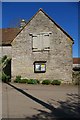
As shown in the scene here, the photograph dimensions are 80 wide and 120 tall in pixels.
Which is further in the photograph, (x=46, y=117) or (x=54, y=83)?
(x=54, y=83)

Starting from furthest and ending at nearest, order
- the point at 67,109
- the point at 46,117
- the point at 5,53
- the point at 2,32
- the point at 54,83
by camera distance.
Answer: the point at 2,32, the point at 5,53, the point at 54,83, the point at 67,109, the point at 46,117

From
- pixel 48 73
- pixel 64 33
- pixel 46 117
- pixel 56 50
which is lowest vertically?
pixel 46 117

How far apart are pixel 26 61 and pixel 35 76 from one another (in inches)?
69.5

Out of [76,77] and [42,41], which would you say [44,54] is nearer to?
[42,41]

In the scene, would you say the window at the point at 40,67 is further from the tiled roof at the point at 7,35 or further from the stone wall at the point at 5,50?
the tiled roof at the point at 7,35

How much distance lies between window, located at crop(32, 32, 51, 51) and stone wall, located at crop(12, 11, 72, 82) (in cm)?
32

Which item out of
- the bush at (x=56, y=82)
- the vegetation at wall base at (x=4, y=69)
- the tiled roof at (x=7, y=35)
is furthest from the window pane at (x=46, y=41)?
the tiled roof at (x=7, y=35)

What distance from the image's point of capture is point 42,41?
2464cm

The task: Copy all of the data above word for word, leaving out the pictures.

Exercise solution:
As shown in the scene here, the photograph dimensions are 80 wide and 120 tall in pixels.
Which is further in the photograph, (x=46, y=117) or (x=54, y=83)?
(x=54, y=83)

Starting from furthest and ending at nearest, order
- the point at 67,109
- the point at 46,117
- the point at 5,53
- the point at 2,32
- the point at 54,83
by camera distance.
Answer: the point at 2,32, the point at 5,53, the point at 54,83, the point at 67,109, the point at 46,117

From
- pixel 48 73
- pixel 64 33
- pixel 46 117
- pixel 56 50
which is lowest vertically?
pixel 46 117

How far apart are pixel 26 61 and pixel 35 76 from one another (in inches)?
69.5

Out of [76,77] and [42,41], which would you say [44,54] is nearer to?
[42,41]

In the scene, would you say the window at the point at 40,67 is further from the tiled roof at the point at 7,35 or further from the stone wall at the point at 5,50?
the tiled roof at the point at 7,35

How much distance lies between window, located at crop(32, 32, 51, 51) and stone wall, located at crop(12, 11, 72, 82) (in cm)?
32

Which item out of
- the bush at (x=56, y=82)
- the vegetation at wall base at (x=4, y=69)
- the tiled roof at (x=7, y=35)
is furthest from the window pane at (x=46, y=41)?
the tiled roof at (x=7, y=35)

What distance from the image's point of capture is point 42,41?
2464cm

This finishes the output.